En medio de un nuevo cruce mediático que reavivó antiguas disputas con Viviana Canosa y Marcela Tauro, Lizy Tagliani eligió responder con lo que más la representa: emoción, ternura y verdad. La conductora publicó una carta pública dedicada a su hijo adoptivo Tati, en la que expresó su temor de que las polémicas afecten el bienestar del niño y la familia que está formando con tanto amor junto a su pareja, Sebastián Nebot.
El mensaje, que fue compartido en sus redes sociales, se volvió viral en pocas horas y recibió el apoyo de miles de seguidores, colegas y figuras del espectáculo, quienes destacaron la valentía de Lizy al hablar desde el corazón.
Lizy Tagliani: “Se burlaron de tu futuro como si desearan que fuera tu pasado”
En uno de los pasajes más fuertes de la carta, Lizy escribió:
“Y de repente, en el medio de sus luchas, nadie frenó un minuto para pensar en vos, en tu corta vida.
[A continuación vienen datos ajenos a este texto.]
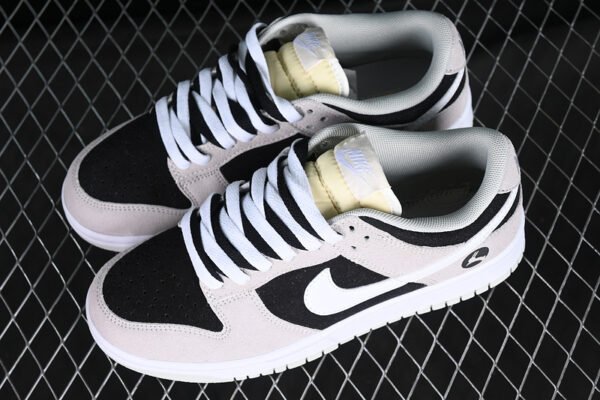 DUNK LOW RETRO VAST GREY_BLACK_WHITE
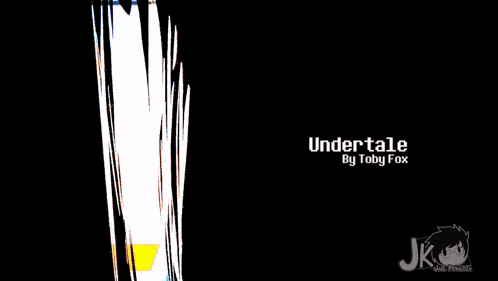 a poster for undertale by toby fox with a group of characters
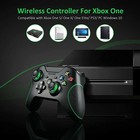 Wireless Bluetooth Game Controller For Pc Ps3 Xbox One Win10 Dual Vibration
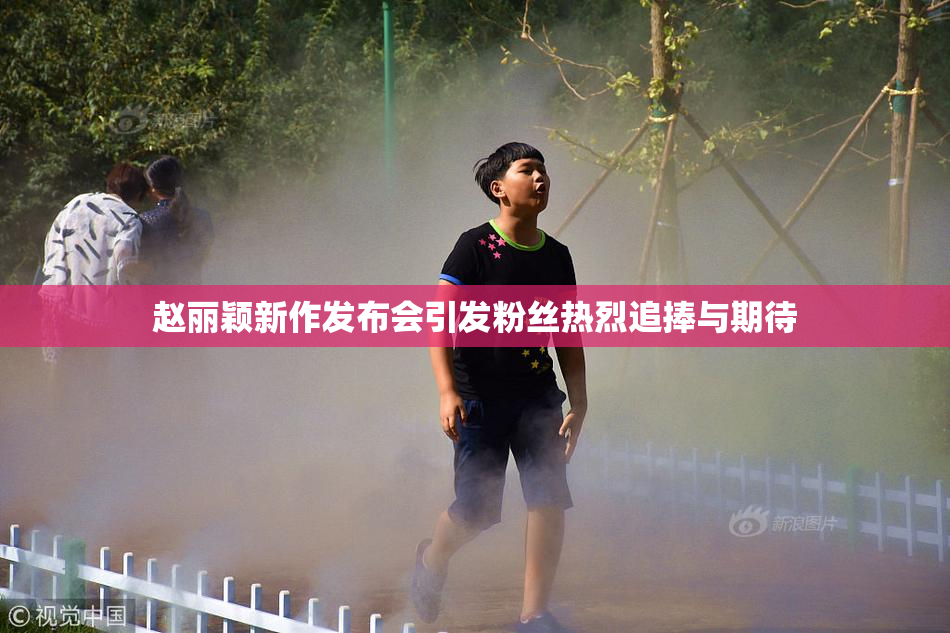 赵丽颖新作发布会引发粉丝热烈追捧与期待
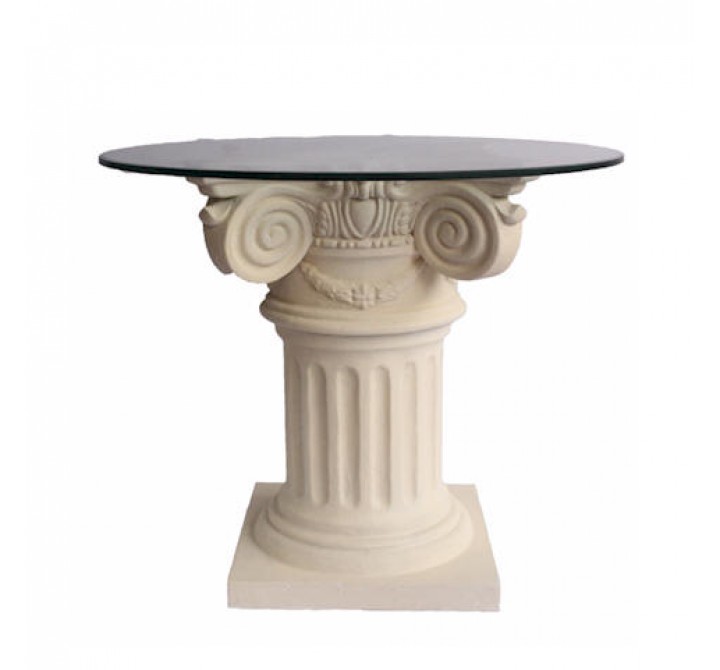 Fluted Dining Table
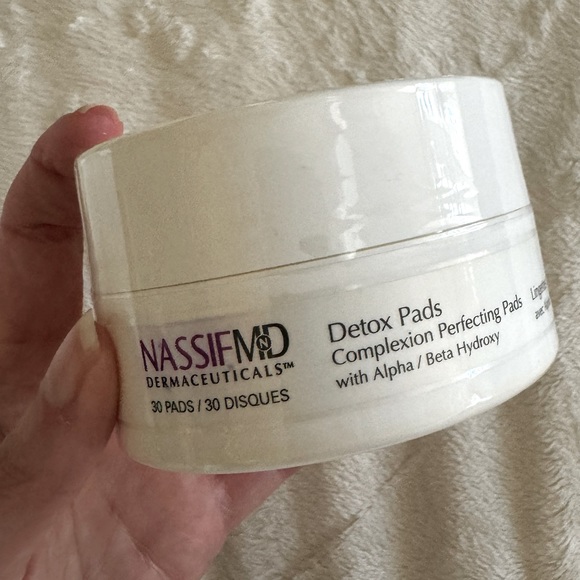 Sephora NassifMD Dermaceuticals Skincare Detox Pads NEW NWT NIB Beauty Skincare - Picture 7 of 11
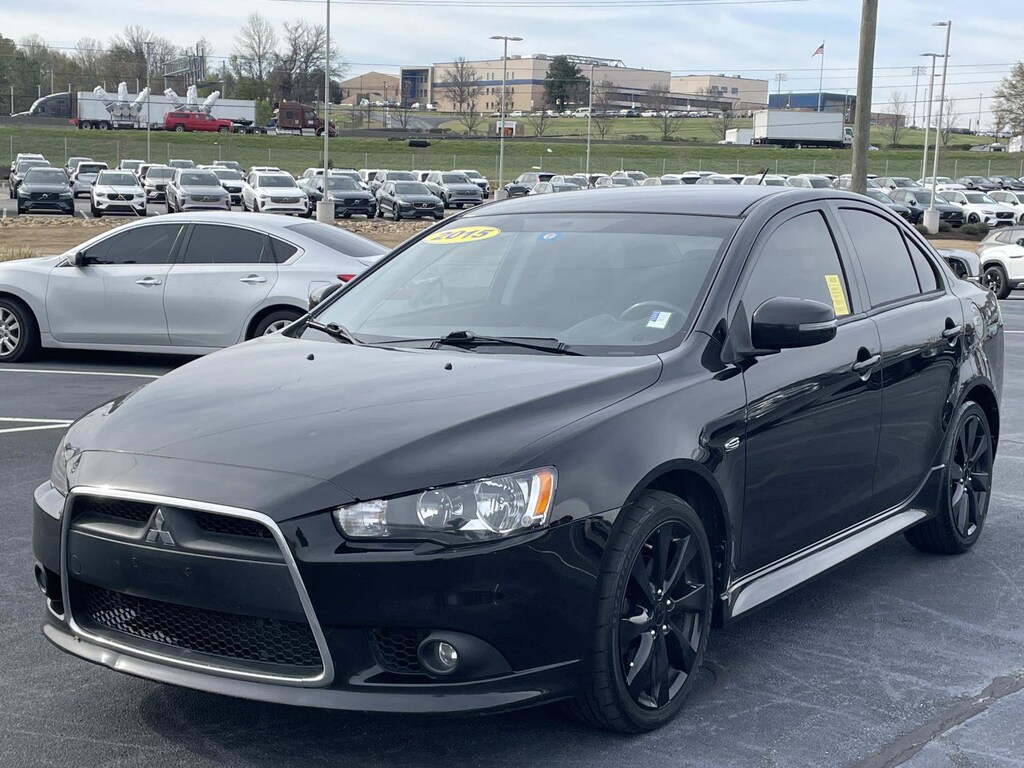 Used 2015 Mitsubishi Lancer GT Sedan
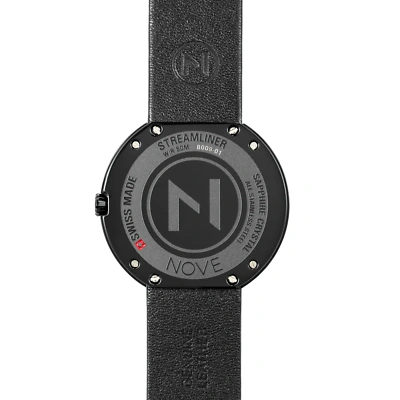 Pre-owned Nove Streamliner 40mm Black Watch - Brand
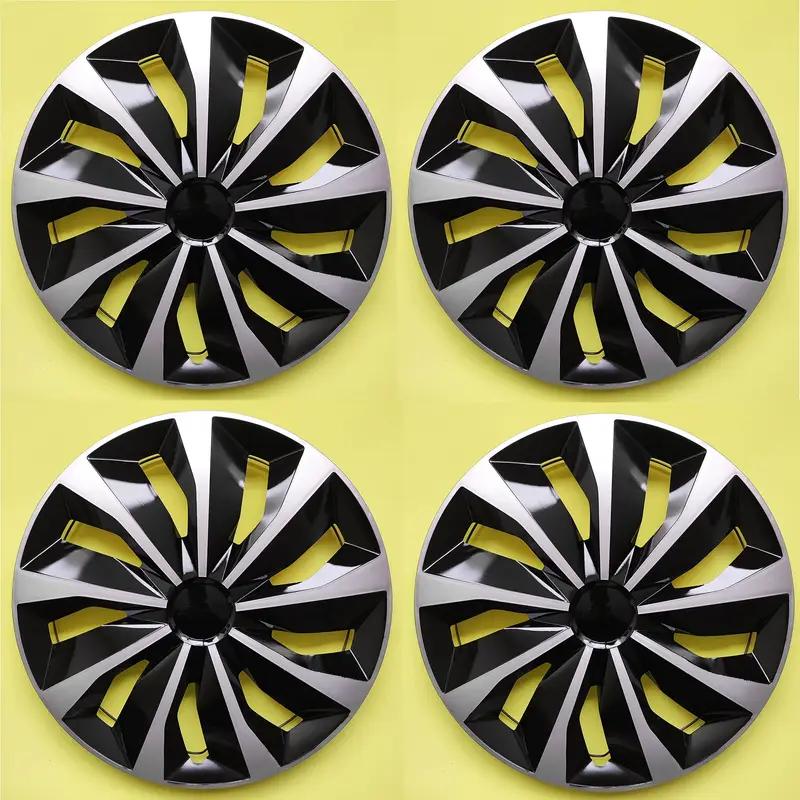 16"  Hubcap Wheel Cover Replacement Kit 4 Pack Hub Caps Wheel Rim Cover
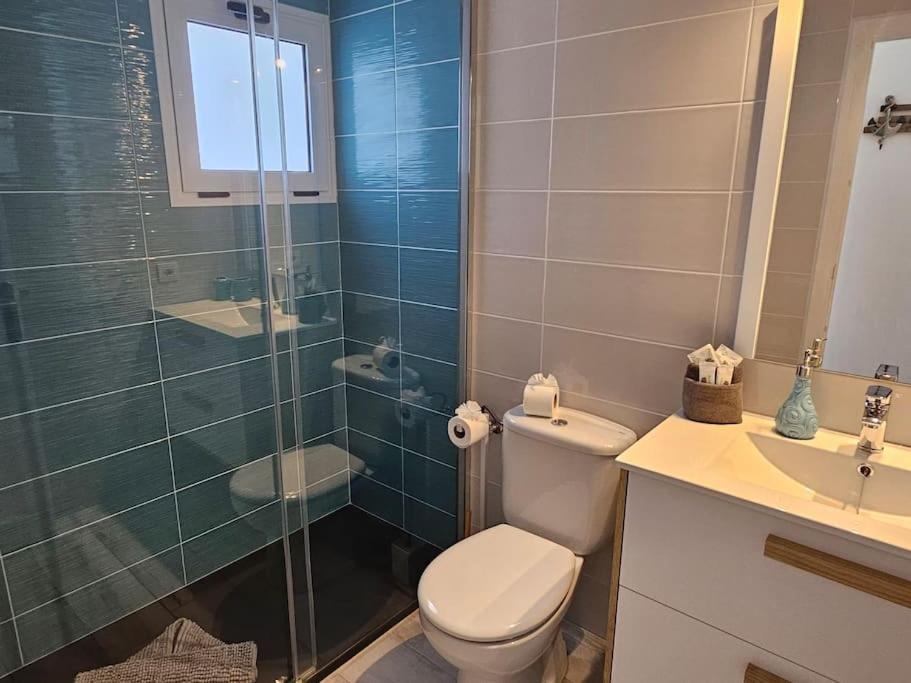 Apartamento Topazio 12 Коста-Тегісе Екстер'єр фото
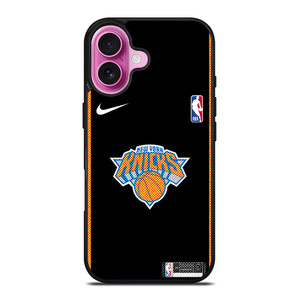 NEW YORK KNICKS NIKE NBA BASKETBALL iPhone 16 Plus Case Cover NEW YORK KNICKS NIKE NBA BASKETBALL iPhone 16 Plus Case Cover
Se burlaron de tu futuro como si desearan que tu futuro fuera tu pasado”.
La carta fue interpretada como una clara respuesta a las recientes declaraciones de Canosa, y a la exposición mediática que retomó viejas rencillas con Tauro, en un momento particularmente sensible para Lizy, quien desde 2023 está atravesando el proceso de adopción para obtener la tenencia plena de su hijo.
“Te doy mi palabra de honor que voy a enseñarte a estar orgulloso”
Con un tono íntimo y conmovedor, Lizy reafirmó su rol como madre y la promesa que guía cada uno de sus pasos en esta nueva etapa de su vida:
“Te doy mi palabra de honor que voy a enseñarte a estar orgulloso de cada uno de los seres que llegamos a tu vida para protegerte”, expresó, en uno de los momentos más emotivos de la carta.
“Viví, disfrutá, jugá, reí y sé feliz”
La carta cierra con una reflexión profunda sobre la maternidad, escrita con la autenticidad que caracteriza a Lizy:
“Viví, disfrutá, jugá, reí y sé feliz. Que acá estoy yo, con una fortaleza única que jamás había sentido antes. Estoy casi segura de que de esto se trata ser mamá”.
El mensaje no solo impactó por su contenido, sino también por el contexto en el que fue publicado: en medio de ataques mediáticos, Lizy decidió priorizar el amor, la protección y la verdad como respuesta frente al odio.
Su carta es un recordatorio poderoso de que, más allá del escándalo, hay una madre luchando por cuidar a su hijo y construir un futuro distinto, lleno de respeto, ternura y coraje.